| Excerpt provided |
####

Proposal Tips

What follows is meant to guide your thinking about what you might include in your proposal apart from the required elements already listed in the application instructions. We have not provided an exhaustive list that necessarily describes every person’s situation. Instead, we hope to prompt ideas from you that will help you convince us that your proposal should be funded. It may help to keep the high level CURM program goals in mind:

  • Increased transfer rates from two-year and community colleges to four-year institutions
  • Increased access to high impact research experiences for early career students
  • Improved sense of mathematical belonging for early career students

In the personal statement, some items we look for are:

  • How would a CURM mini-grant benefit your students? Every student will benefit from successfully doing undergraduate research. That is a given. However, some distinguishing aspects might be:
    • You see a CURM mini-grant as a concrete way to create transfer pathways between institutions. Describe how and why a mini-grant would increase the likelihood of completing a four year degree for your students.
    • Many of your students are first-generation college students and are unaware of career opportunities and other benefits of studying math and the CURM experience would help expose them to these ideas.
    • The recruiting and retention of math students is difficult at your institution. Can you explain how a CURM mini-grant would help you with this?
    • There are not many research opportunities in math for early career students.  A CURM mini-grant would give students an initial experience in doing undergraduate research that would help excite them about math research while also giving them some substantial experience to help prepare them for either a summer REU or for majoring in math.

####

| Brief |
Decide whether each statement agrees with the proposal tips, answering yes or no and quoting the deciding words: 1. The tips claim to cover every applicant's situation. 2. One program goal is a better sense of mathematical belonging for early career students. 3. The tips say only some students benefit from undergraduate research. The lines that come next aren't needed for anything here.

| Data |
####

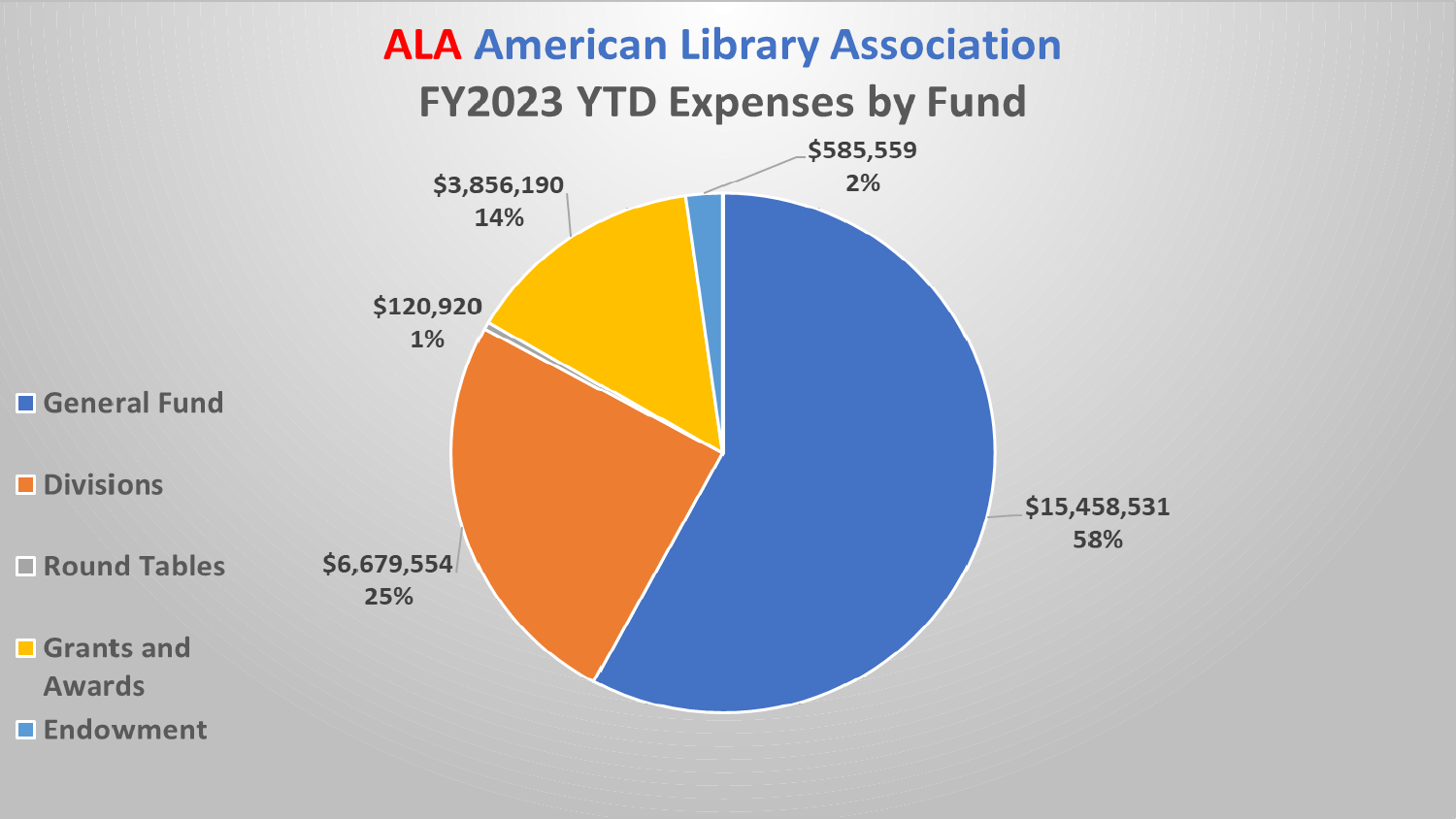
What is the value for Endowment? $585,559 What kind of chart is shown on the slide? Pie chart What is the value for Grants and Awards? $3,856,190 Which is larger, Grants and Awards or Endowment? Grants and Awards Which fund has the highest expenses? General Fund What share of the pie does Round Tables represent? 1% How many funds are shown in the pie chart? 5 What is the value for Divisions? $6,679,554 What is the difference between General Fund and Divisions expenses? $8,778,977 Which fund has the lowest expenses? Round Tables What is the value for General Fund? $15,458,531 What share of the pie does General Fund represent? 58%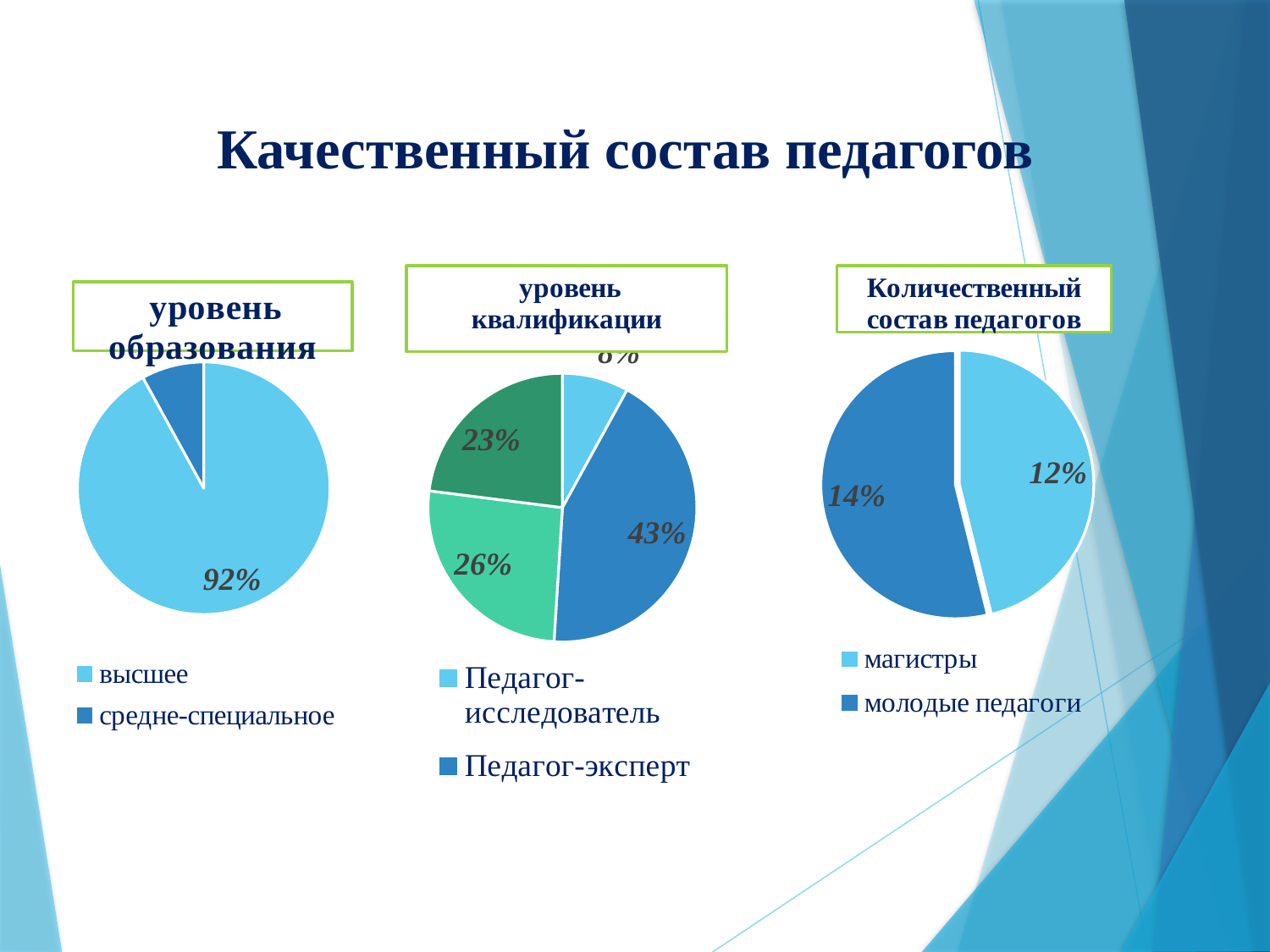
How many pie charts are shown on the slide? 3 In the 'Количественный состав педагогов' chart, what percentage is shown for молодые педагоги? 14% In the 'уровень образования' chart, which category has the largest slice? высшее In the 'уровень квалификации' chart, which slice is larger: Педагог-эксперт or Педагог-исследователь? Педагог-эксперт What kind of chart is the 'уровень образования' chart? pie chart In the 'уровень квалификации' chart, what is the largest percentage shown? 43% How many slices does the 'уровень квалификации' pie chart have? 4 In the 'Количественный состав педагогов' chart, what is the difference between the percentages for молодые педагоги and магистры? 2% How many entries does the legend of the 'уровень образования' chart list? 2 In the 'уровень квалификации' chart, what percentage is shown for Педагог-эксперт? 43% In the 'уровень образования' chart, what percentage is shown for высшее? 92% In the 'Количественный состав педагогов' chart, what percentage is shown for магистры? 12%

####

| Result for this exercise |
1. No: "We have not provided an exhaustive list that necessarily describes every person’s situation."
2. Yes: "Improved sense of mathematical belonging for early career students"
3. No: "Every student will benefit from successfully doing undergraduate research."